A whopping amount of 3.5 million euros is being invested in the Defence Science Technology Laboratory (Dstl) for the Co-operative Strike Weapons Technology Demonstrator (CSWTD) program. What is new about this weapons system is that they will communicate when they’d be target bound.
At the time of the first Indo-Pak war or the Arab-Israel war, laser-guided missiles were state-of-the-art tech. The 1960s saw people dub them as the smart bombs, but 6 decades down the lane and the lasers guided missiles might be on the cusp of being replaced by ingenious bombs. Devices would wreak havoc on the target, and not only that; it would self-assess the situation but also change course as per the directive or self-assessment of the situation. Long story short, these bombs will reach their targets come what may. Now, this is what we call really smart.
The problem with the laser-guided and other missiles of the same generation was that they would communicate with their launcher but not to one another. Thus, neither were they able to assess the situation on the ground. With CSWTD, this drawback will be addressed for good.

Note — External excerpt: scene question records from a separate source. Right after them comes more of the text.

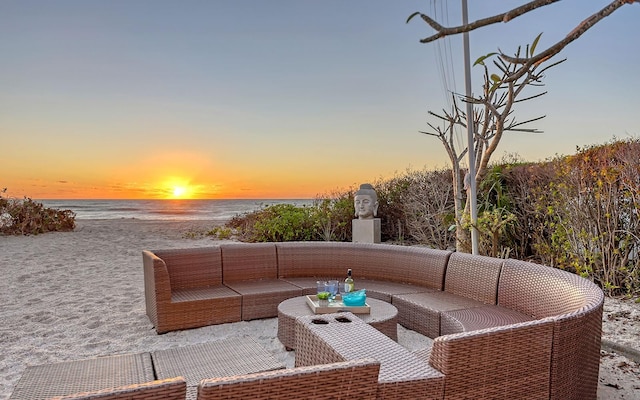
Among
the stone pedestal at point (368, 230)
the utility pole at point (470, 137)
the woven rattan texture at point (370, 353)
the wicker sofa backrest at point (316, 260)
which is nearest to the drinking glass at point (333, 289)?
the woven rattan texture at point (370, 353)

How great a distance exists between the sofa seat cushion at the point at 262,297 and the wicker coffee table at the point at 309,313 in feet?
1.95

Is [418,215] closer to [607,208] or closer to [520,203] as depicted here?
[520,203]

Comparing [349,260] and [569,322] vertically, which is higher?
[569,322]

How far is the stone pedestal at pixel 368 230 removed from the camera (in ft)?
28.0

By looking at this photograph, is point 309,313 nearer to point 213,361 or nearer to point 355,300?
point 355,300

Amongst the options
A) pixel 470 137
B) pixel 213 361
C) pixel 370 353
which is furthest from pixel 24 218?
pixel 370 353

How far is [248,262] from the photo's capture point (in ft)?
17.0

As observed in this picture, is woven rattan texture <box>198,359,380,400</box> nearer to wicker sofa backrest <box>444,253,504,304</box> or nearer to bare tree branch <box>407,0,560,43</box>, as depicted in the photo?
bare tree branch <box>407,0,560,43</box>

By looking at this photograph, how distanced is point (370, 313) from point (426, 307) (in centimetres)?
57

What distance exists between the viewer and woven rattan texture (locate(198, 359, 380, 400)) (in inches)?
53.1

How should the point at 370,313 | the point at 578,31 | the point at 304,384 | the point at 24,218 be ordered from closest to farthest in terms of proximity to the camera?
the point at 578,31 < the point at 304,384 < the point at 370,313 < the point at 24,218

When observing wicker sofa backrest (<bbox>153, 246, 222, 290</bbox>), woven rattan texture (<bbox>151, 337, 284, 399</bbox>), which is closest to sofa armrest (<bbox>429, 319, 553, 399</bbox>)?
woven rattan texture (<bbox>151, 337, 284, 399</bbox>)

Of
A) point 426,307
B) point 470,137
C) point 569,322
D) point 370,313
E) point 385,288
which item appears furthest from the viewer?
point 470,137

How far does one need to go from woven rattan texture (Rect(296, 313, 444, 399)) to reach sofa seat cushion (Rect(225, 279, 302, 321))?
1561mm
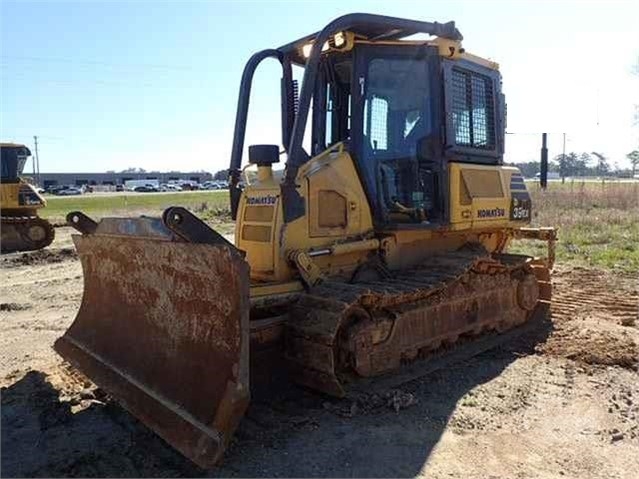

The CSWTD is part of a comprehensive missile system plan that the UK govt wants to pursue. New hardware and software are in the pipeline to make these talking missiles a reality. A total amount of Euro 6 billion is set to be invested in the program. Conceived in April 2021, the project will be completed in two years. It would be a part of a smarter integrated network of missiles in five years.
“Currently, missiles can communicate with the launch platform but not each other,” says a Dstl scientist identified as Charlie. “The aim of this program is to investigate how inter-missile communication and cooperative behaviours can be technically achieved to solve UK military challenges”.